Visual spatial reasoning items
·····

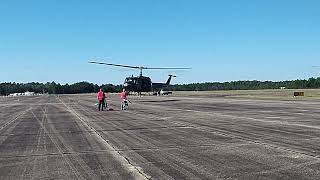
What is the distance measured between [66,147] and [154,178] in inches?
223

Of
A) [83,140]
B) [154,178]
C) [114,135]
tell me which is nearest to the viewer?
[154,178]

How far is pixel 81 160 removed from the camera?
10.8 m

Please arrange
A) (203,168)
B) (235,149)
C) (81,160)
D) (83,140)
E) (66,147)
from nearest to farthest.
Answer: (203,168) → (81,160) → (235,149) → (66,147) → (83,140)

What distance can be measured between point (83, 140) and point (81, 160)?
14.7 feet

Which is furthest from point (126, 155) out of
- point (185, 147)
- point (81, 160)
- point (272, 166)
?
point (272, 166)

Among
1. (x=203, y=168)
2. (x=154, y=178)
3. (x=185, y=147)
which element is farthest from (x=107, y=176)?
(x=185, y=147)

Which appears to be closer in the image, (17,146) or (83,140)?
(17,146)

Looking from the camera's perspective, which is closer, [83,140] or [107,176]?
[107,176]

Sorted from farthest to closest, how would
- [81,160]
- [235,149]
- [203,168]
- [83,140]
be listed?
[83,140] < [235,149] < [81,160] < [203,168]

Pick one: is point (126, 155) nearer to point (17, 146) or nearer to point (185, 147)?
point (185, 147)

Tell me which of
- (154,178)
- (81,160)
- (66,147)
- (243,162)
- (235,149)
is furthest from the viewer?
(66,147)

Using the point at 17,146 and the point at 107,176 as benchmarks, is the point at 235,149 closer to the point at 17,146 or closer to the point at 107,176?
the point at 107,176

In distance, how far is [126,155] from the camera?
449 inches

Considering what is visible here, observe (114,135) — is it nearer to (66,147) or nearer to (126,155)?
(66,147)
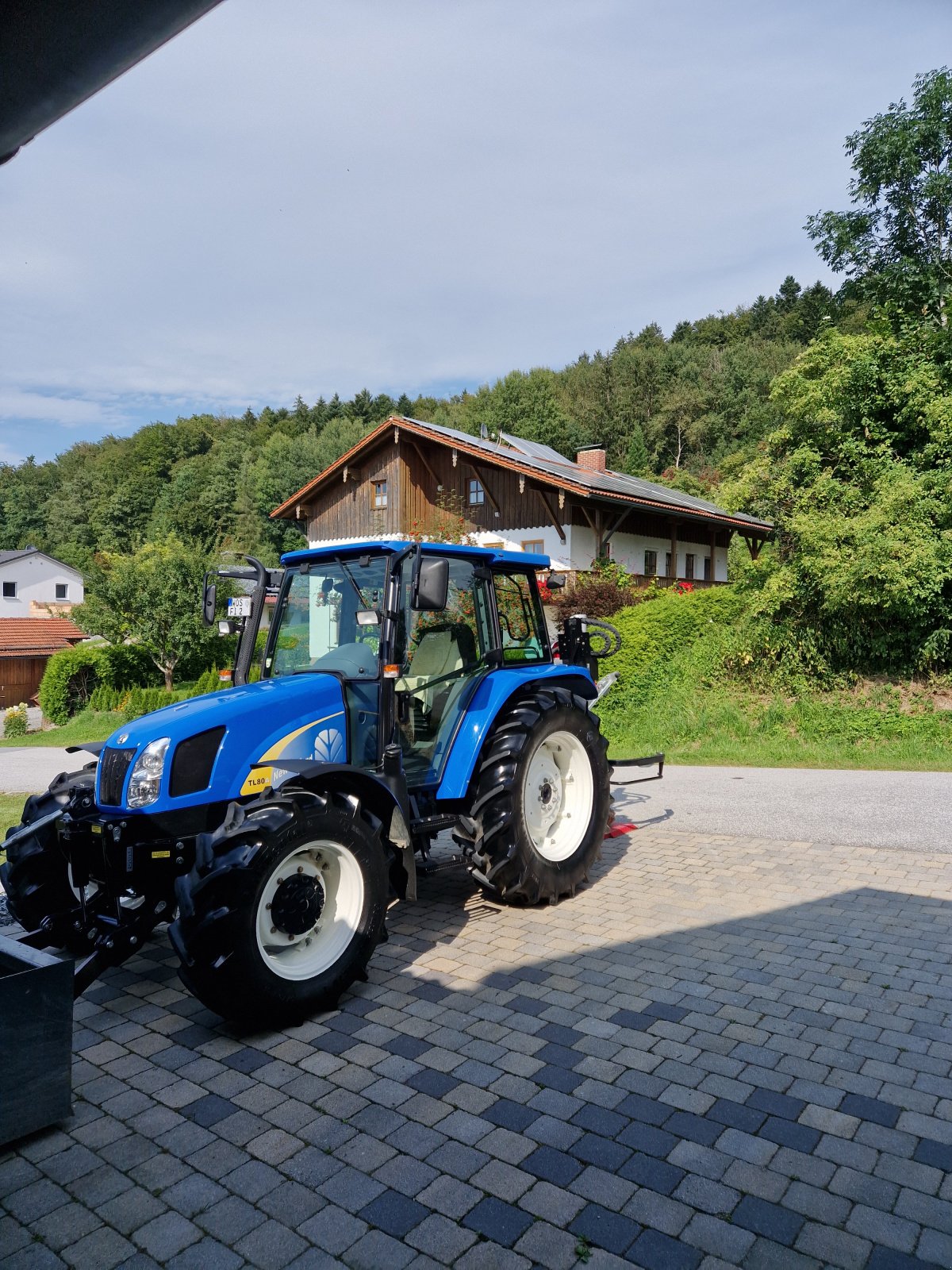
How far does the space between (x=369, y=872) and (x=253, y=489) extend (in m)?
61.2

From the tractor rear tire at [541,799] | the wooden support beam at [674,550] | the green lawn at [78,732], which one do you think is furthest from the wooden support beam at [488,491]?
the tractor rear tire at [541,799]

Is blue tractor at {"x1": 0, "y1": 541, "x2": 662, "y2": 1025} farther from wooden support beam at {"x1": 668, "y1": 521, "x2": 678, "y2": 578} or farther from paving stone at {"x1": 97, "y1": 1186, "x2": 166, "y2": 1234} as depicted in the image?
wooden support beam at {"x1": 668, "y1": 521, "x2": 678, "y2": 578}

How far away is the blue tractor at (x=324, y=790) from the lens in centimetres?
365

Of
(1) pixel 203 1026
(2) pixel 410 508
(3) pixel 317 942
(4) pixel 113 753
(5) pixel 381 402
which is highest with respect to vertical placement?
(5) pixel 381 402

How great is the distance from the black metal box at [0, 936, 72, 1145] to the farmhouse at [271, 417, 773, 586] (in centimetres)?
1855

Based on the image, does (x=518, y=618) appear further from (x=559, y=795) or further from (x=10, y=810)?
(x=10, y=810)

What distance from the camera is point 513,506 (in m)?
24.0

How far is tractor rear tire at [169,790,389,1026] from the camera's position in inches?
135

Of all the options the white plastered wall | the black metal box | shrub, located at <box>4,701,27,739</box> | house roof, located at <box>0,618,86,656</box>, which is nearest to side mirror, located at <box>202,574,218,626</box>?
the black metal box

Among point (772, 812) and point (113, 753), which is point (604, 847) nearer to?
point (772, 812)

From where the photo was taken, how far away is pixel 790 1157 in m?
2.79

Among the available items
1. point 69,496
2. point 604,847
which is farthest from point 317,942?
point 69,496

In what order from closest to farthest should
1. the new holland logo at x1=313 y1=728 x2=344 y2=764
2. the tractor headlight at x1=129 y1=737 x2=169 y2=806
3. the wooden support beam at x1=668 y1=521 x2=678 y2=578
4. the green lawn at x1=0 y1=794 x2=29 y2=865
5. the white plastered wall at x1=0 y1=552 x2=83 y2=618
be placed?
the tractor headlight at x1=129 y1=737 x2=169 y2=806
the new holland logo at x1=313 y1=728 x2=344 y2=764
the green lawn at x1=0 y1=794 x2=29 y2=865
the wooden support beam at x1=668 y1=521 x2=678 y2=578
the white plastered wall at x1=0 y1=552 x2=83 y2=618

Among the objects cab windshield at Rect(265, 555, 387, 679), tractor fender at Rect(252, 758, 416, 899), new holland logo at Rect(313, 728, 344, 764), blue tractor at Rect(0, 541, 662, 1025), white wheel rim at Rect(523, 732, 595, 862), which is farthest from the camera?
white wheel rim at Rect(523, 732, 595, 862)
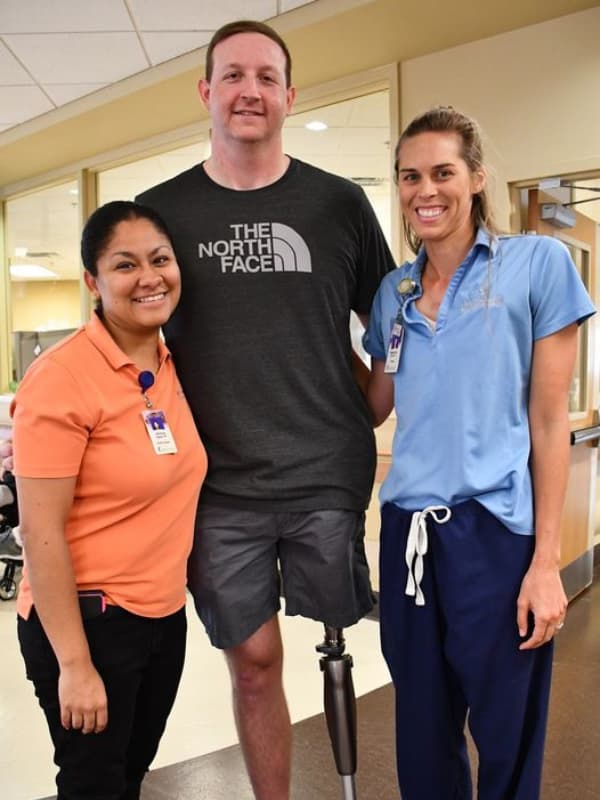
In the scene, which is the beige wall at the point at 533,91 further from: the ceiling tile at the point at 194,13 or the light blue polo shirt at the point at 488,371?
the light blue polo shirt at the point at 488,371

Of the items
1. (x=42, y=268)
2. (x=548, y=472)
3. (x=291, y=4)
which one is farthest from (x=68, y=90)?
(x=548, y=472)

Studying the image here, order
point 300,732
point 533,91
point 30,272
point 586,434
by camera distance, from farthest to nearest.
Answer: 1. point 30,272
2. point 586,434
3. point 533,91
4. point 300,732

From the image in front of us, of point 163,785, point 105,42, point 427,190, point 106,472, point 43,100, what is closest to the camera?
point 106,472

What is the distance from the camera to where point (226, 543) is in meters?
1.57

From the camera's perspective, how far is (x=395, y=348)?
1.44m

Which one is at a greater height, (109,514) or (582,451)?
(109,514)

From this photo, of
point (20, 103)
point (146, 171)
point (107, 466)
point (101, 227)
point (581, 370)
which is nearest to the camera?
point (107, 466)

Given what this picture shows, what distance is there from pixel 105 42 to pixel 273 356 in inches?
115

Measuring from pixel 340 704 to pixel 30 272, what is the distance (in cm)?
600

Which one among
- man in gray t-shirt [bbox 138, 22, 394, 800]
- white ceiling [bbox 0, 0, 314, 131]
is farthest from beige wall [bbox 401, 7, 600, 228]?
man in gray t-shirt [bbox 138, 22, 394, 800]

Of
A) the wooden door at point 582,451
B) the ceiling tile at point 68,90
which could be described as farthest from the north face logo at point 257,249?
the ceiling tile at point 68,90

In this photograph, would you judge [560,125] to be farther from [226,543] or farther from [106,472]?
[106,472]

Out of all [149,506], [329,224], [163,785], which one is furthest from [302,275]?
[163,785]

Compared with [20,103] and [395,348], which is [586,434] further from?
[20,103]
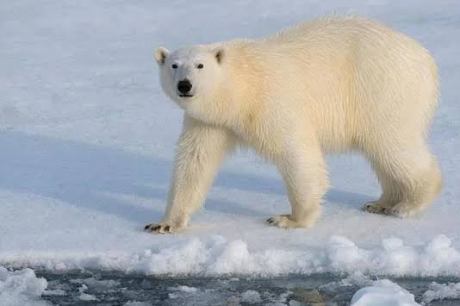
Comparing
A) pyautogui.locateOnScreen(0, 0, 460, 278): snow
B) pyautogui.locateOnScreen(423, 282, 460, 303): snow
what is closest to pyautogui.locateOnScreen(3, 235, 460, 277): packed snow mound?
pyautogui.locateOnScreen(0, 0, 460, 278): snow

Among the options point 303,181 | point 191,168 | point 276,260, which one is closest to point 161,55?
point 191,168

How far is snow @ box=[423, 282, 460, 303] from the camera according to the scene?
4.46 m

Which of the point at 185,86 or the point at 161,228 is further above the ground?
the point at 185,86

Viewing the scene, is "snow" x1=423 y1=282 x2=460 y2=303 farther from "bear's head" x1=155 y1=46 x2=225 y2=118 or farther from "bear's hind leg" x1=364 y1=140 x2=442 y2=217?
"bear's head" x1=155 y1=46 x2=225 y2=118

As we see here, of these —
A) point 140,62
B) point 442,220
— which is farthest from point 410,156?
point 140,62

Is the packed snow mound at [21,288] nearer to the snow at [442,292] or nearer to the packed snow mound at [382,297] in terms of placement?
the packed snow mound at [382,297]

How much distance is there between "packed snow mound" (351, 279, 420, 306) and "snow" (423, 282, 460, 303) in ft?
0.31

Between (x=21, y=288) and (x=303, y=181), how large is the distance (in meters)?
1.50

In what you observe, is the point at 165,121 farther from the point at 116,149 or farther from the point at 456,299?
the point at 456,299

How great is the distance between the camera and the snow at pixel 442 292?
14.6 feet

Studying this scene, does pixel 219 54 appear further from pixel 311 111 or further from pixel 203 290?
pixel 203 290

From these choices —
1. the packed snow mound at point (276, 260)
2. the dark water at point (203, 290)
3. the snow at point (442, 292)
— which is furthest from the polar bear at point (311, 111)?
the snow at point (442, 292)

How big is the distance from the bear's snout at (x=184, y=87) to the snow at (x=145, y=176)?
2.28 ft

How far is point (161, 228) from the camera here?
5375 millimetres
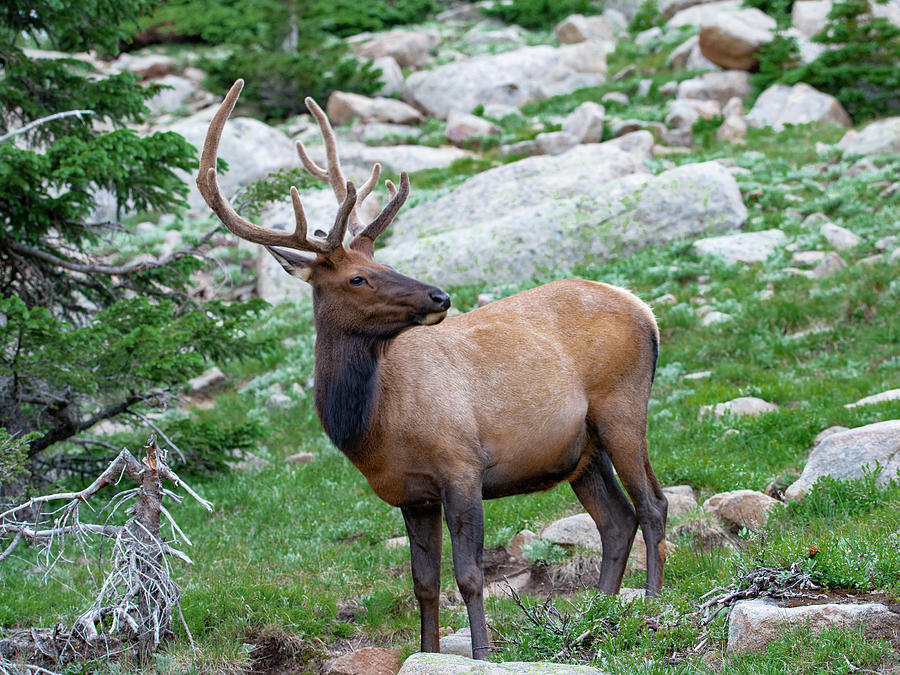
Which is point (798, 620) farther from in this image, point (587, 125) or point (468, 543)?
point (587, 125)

·····

▸ **Set exercise**:
Take the lines from the one that contains "Viewing the scene, is" down to the last line of the listing above, both included, and set them down exactly, leaving out pictures.

▸ **Solution to the problem**:
Viewing the scene, is "snow" x1=423 y1=282 x2=460 y2=303 farther from "bear's head" x1=155 y1=46 x2=225 y2=118 or farther from "bear's hind leg" x1=364 y1=140 x2=442 y2=217?
"bear's head" x1=155 y1=46 x2=225 y2=118

As we see here, of these —
A) point 140,62
B) point 442,220
— which is farthest from point 410,156?
point 140,62

Is the packed snow mound at [21,288] nearer to the snow at [442,292] or nearer to the packed snow mound at [382,297] in terms of placement?
the packed snow mound at [382,297]

How much distance is there between "packed snow mound" (351, 279, 420, 306) and "snow" (423, 282, 460, 303) in ft?
0.31

Between (x=21, y=288) and (x=303, y=181), how large is the distance (in meters)?
1.50

In what you observe, is the point at 165,121 farther from the point at 116,149 or farther from the point at 456,299?
the point at 456,299

How great is the distance between the camera and the snow at pixel 442 292?
14.6 feet

Studying this scene, does pixel 219 54 appear further from pixel 311 111 or further from pixel 203 290?
pixel 203 290

From these choices —
1. the packed snow mound at point (276, 260)
2. the dark water at point (203, 290)
3. the snow at point (442, 292)
— which is furthest from the polar bear at point (311, 111)?
the snow at point (442, 292)

How big is the distance from the bear's snout at (x=184, y=87) to the snow at (x=145, y=176)?
2.28 ft

How far is point (161, 228) from the camera here?
5375 millimetres
Which is point (798, 620) farther from in this image, point (587, 125) or point (468, 543)?
point (587, 125)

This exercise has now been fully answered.